La passione costosa di Marrazzo: auto blu da 4mila euro al mese

RomaUna scorpacciata di lusso a motore oliato con i soldi pubblici, un parco macchine fin troppo ballerino, rinnovato come se fosse una collezione di alta moda. Nei suoi quattro anni e mezzo di presidenza della Regione Lazio, Piero Marrazzo ha usato ben sette auto blu, tutte stracariche di optional e generose di cilindrata. Le ultime in ordine di tempo, due sfavillanti Audi A6 di colore simil argento, le aveva volute per l’ultimo giro, la parata trionfale prima del requiem alla poltrona: sono state infatti noleggiate a maggio dello scorso anno, pochi mesi prima dello scandalo che lo ha costretto alle dimissioni e, comunque, poco prima della fine naturale del mandato.
Due vetture e non una, si badi bene, perché quando pagano i cittadini pare non ci siano remore a esagerare. La spesa è di oltre 1.860 euro al mese ciascuna, dunque 3.700 e rotti ogni 30 giorni per entrambe, come si legge nella determinazione che impegna le cifre necessarie per soddisfare il capriccio dell’ex governatore. Il totale è di circa 540mila euro spalmati in due anni, per noleggiare, oltre alle due berline di rappresentanza, anche 17 Volkswagen Passat nere destinate agli assessori, che spesso, a pioggia, hanno usufruito dei benefici elargiti dal grande capo. Loro però sono 16, dunque pure in questo caso c’è l'aggravio della vettura in più, della riserva che fa rima con spreco.
La denuncia è del consigliere Fabio Desideri del Pdl, vicepresidente della commissione Urbanistica: «Dalle carte - commenta - emerge il profilo cupo di un presidente che ha tenuto un comportamento incoerente, che costringe a una spesa extra gli abitanti del Lazio, ai quali sono stati già imposti balzelli ai massimi livelli e tagli all’assistenza ospedaliera».
Insomma una beffa in piena regola, che fa a pugni con gli annunci ufficiali, con il codice etico propagandato già a giugno del 2006 e che prescriveva un carattere sobrio ed ecologico per le vetture di servizio, specificando che avrebbero dovuto essere tutte a metano.
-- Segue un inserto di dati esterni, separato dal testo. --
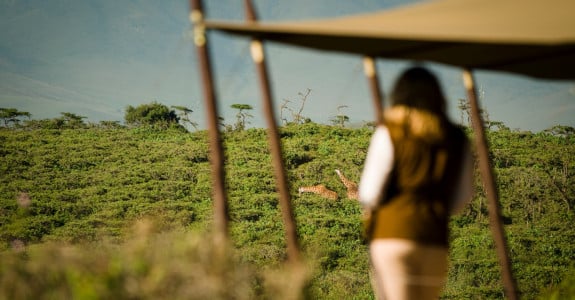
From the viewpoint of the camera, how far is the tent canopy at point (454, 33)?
2.49 m

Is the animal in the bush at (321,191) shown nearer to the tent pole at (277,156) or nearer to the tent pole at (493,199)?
the tent pole at (493,199)

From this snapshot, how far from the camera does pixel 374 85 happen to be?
142 inches

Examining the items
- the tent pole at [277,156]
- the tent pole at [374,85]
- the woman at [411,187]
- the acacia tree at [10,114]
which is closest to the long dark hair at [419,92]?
the woman at [411,187]

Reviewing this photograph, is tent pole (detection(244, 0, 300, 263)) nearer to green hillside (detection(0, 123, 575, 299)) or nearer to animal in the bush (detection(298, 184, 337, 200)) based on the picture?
green hillside (detection(0, 123, 575, 299))

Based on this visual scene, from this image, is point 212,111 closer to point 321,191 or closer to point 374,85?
point 374,85

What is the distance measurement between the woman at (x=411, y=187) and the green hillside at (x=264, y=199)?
216 cm

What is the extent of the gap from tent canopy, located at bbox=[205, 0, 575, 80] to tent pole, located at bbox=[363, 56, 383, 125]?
11 centimetres

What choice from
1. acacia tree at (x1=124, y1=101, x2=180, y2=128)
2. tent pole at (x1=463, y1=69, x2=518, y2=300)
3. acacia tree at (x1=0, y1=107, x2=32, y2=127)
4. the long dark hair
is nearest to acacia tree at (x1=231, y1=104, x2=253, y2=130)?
acacia tree at (x1=124, y1=101, x2=180, y2=128)

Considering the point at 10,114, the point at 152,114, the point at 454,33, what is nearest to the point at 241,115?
the point at 152,114

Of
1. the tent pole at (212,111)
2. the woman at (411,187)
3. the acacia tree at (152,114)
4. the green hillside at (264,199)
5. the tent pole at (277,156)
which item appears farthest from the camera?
the acacia tree at (152,114)

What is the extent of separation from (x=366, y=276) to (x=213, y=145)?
30.1 ft

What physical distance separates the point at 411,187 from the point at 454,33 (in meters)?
0.69

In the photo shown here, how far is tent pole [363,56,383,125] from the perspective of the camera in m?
3.41

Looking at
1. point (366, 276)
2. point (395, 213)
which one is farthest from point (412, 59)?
point (366, 276)
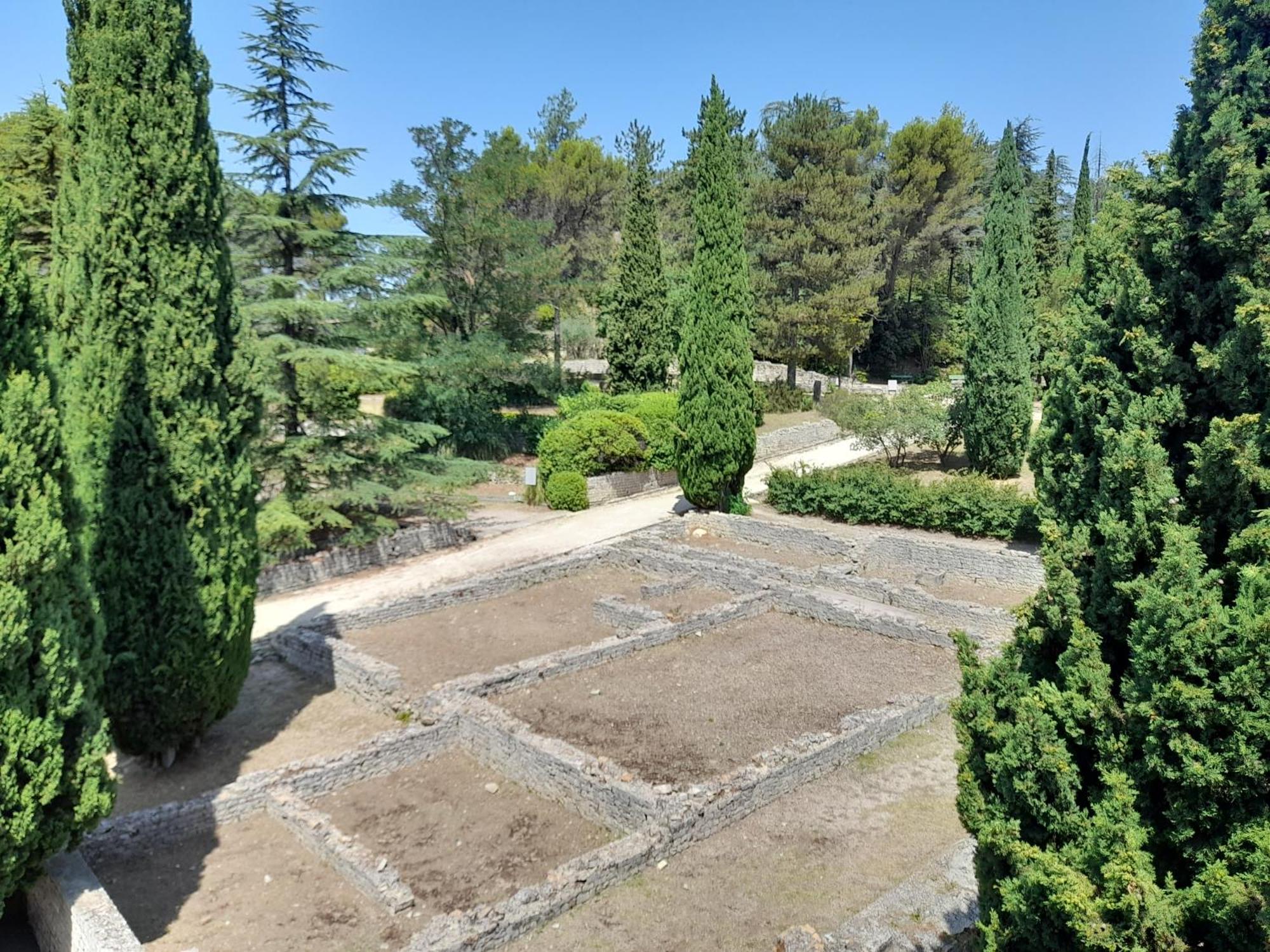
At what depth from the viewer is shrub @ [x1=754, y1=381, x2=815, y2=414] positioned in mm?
35375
La storia inizia ad aprile 2005, dopo l’elezione di Marrazzo, che eredita una signora macchina, un’Alfa 166 con appena un anno di vita e costata 28mila euro. La rifiuta (ma resta a sua disposizione), e fa comprare una Lancia Thesis 3.2 Emblema per 45mila euro, più altri 260 per un comodo e indispensabile bracciolo con telefono incorporato.
Nell’attesa rinnova il noleggio di un’altra Thesis, da aprile a novembre 2005, per 15mila euro. Poi ne prende un’altra ancora, sempre dello stesso modello, per quasi 60mila euro da dicembre 2005 fino a novembre 2008. E, secondo indiscrezioni, non si fa mancare qualche giro pure su un’Alfa 166 a disposizione degli assessori: aveva i vetri oscurati, dicono che gli piacessero particolarmente. «Aggiungiamo le due Audi - aggiunge Desideri - e il quadro è completo. L’ex mezzobusto di Mi manda Raitre ha proprio esagerato».